- _Material for this task_
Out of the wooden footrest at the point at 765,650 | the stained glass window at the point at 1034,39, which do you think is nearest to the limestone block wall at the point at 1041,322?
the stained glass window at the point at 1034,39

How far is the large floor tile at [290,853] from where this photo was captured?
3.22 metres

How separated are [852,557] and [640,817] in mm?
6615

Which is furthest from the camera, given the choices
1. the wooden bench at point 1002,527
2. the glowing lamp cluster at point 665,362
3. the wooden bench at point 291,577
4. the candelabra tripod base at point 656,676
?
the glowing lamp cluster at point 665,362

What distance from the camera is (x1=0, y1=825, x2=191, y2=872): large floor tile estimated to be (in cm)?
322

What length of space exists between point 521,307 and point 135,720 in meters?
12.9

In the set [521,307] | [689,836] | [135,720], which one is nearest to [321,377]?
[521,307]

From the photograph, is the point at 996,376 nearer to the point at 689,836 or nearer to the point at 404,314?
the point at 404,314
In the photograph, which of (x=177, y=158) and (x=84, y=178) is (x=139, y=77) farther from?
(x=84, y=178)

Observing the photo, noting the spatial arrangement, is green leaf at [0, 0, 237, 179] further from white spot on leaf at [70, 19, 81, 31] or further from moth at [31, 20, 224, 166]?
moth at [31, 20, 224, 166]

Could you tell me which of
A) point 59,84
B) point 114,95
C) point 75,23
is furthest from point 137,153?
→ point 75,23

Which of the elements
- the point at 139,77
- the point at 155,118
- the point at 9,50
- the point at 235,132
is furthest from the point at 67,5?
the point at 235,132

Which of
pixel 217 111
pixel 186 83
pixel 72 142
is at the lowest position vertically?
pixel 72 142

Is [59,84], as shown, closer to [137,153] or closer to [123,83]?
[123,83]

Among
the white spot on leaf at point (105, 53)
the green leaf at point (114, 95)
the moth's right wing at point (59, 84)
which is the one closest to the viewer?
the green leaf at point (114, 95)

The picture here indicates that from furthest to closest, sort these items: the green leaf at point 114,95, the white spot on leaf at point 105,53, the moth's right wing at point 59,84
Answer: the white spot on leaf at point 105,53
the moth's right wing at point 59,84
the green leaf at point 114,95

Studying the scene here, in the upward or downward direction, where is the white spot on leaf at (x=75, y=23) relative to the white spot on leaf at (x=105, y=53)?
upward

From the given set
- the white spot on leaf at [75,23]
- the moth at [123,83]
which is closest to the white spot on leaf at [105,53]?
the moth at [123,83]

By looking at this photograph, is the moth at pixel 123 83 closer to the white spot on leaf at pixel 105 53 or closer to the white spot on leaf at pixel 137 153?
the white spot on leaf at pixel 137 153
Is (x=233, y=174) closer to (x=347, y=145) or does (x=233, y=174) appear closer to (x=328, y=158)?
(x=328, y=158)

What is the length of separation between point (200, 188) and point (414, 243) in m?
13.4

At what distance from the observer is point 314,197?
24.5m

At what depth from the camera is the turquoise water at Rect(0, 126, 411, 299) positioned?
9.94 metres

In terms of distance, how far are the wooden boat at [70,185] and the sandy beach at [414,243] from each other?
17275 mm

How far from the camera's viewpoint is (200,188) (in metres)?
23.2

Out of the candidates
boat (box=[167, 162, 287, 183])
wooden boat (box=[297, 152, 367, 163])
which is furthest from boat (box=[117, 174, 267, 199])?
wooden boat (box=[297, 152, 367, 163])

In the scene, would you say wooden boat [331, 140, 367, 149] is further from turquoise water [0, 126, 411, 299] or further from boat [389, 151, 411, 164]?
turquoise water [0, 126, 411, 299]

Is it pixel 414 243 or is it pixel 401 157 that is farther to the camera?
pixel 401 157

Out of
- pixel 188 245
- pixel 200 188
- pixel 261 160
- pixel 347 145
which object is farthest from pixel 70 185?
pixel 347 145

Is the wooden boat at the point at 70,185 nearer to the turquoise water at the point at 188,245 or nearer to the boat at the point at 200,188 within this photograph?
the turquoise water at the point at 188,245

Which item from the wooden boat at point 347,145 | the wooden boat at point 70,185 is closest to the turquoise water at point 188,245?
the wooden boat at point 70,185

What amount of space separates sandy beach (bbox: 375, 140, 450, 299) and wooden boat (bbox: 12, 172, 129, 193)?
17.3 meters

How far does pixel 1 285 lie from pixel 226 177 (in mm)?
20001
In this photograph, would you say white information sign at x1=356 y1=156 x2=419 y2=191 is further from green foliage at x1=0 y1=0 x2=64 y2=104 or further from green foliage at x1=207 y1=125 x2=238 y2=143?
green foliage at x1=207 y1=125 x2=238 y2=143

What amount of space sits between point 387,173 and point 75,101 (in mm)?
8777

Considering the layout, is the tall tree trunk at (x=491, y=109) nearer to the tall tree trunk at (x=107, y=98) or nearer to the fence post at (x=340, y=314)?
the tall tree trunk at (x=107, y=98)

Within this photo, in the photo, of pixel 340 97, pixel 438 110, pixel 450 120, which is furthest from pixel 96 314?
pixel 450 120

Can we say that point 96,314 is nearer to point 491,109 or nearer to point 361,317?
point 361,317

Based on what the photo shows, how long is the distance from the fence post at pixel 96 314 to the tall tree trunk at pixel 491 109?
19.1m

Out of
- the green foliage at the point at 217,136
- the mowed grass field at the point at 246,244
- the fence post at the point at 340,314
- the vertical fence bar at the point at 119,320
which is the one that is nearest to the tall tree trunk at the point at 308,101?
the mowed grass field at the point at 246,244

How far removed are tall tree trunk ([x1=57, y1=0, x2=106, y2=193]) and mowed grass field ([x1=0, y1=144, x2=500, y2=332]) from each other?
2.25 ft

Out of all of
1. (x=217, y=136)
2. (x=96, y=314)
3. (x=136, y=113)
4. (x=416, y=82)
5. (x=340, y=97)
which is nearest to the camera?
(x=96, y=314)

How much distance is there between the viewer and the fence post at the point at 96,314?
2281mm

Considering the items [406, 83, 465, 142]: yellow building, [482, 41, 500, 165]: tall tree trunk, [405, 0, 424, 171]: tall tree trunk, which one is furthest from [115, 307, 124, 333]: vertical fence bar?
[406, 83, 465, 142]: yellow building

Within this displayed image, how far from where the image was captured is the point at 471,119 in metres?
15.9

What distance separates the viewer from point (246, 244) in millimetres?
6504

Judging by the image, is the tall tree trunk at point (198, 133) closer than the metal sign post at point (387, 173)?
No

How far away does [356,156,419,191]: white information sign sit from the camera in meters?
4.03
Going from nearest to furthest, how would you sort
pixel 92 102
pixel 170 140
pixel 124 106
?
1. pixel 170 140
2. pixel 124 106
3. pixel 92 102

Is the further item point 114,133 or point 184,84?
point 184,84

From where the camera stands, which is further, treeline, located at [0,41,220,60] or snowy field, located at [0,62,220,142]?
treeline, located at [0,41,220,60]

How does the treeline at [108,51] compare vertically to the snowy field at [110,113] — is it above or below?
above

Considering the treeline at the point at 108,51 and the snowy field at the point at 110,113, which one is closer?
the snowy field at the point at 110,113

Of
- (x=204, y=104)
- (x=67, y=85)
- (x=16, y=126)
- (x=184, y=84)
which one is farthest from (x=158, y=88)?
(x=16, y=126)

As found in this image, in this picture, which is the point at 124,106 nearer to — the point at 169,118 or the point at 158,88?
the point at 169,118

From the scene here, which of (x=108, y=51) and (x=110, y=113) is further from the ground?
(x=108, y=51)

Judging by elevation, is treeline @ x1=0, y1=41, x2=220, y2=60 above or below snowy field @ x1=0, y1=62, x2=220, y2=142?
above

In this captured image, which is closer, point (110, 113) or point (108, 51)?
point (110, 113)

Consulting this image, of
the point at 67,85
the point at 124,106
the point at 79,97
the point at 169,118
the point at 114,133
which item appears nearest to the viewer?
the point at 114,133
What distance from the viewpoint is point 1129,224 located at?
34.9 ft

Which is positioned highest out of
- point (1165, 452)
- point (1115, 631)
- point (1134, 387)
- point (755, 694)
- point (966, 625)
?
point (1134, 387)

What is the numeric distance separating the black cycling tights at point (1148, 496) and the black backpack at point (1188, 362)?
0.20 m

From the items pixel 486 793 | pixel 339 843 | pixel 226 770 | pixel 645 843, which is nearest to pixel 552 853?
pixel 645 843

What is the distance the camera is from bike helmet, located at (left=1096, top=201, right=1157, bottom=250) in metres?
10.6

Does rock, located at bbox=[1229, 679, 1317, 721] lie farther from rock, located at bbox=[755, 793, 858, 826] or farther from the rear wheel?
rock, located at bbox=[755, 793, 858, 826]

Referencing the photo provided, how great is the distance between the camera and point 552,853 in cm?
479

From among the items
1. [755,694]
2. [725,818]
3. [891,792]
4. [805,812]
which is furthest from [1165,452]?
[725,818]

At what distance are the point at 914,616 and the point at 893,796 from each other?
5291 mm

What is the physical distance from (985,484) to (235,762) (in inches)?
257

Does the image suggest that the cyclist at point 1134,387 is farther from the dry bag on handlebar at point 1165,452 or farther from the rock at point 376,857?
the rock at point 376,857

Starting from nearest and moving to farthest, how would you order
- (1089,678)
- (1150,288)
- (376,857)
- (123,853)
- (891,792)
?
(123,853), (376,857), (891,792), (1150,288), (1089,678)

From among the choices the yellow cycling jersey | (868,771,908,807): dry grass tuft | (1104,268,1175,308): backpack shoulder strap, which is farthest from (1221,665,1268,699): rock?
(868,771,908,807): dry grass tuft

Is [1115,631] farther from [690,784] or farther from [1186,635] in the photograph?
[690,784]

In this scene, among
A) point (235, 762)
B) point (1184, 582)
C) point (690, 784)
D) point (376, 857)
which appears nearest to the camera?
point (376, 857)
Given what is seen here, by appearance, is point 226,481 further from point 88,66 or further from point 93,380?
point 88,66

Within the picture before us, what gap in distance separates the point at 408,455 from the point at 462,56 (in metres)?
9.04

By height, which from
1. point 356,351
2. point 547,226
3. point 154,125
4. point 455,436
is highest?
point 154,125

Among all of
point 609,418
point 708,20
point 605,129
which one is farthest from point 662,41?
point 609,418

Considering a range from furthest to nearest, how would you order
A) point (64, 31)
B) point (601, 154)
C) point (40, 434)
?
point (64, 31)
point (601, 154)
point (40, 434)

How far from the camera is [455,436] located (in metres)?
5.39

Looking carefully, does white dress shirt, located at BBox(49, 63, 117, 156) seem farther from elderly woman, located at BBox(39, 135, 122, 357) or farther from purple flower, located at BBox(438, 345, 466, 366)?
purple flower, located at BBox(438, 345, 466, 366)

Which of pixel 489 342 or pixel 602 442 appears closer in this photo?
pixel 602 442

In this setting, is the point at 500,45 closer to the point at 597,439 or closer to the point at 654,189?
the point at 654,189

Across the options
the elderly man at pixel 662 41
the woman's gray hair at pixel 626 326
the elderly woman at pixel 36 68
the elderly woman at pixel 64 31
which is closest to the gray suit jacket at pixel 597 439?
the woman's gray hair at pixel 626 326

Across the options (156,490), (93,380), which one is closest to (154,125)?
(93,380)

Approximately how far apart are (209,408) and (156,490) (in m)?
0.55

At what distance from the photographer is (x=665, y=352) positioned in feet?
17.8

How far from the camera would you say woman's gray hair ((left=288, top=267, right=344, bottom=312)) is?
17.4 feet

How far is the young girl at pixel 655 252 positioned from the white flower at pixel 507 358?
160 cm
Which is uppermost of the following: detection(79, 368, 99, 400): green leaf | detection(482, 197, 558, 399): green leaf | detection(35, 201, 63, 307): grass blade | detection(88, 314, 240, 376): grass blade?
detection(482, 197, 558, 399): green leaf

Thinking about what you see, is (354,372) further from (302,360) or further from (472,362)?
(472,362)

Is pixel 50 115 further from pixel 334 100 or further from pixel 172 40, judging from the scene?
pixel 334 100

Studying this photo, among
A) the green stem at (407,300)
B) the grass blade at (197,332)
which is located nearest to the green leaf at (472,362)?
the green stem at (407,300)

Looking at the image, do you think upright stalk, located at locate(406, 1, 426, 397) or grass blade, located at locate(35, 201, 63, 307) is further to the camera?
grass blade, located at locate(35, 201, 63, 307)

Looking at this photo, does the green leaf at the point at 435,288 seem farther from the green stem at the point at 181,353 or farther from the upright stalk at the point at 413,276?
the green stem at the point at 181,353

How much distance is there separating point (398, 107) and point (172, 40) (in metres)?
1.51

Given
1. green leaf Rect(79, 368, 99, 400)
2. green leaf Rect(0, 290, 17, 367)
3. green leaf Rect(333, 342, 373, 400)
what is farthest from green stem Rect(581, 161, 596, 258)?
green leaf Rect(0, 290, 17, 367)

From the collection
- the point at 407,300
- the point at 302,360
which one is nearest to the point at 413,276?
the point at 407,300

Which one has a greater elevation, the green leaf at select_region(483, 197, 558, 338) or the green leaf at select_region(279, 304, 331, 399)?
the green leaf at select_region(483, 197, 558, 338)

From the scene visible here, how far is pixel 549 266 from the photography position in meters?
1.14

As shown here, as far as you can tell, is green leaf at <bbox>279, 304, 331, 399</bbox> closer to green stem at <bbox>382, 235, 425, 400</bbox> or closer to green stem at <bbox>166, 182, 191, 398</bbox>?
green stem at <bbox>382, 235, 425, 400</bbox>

- _Problem requirements_
Could you revise the records from the first line through the line containing "3.22 metres", replacing "wooden footrest" with "wooden stool" and leaving everything else unchanged?

- _Result for this task_
Out of the wooden stool at the point at 765,650 | the stained glass window at the point at 1034,39, which do you think is nearest to the limestone block wall at the point at 1041,322?
the stained glass window at the point at 1034,39

How far is the large floor tile at [290,853] from where this photo was captured?
3.22 metres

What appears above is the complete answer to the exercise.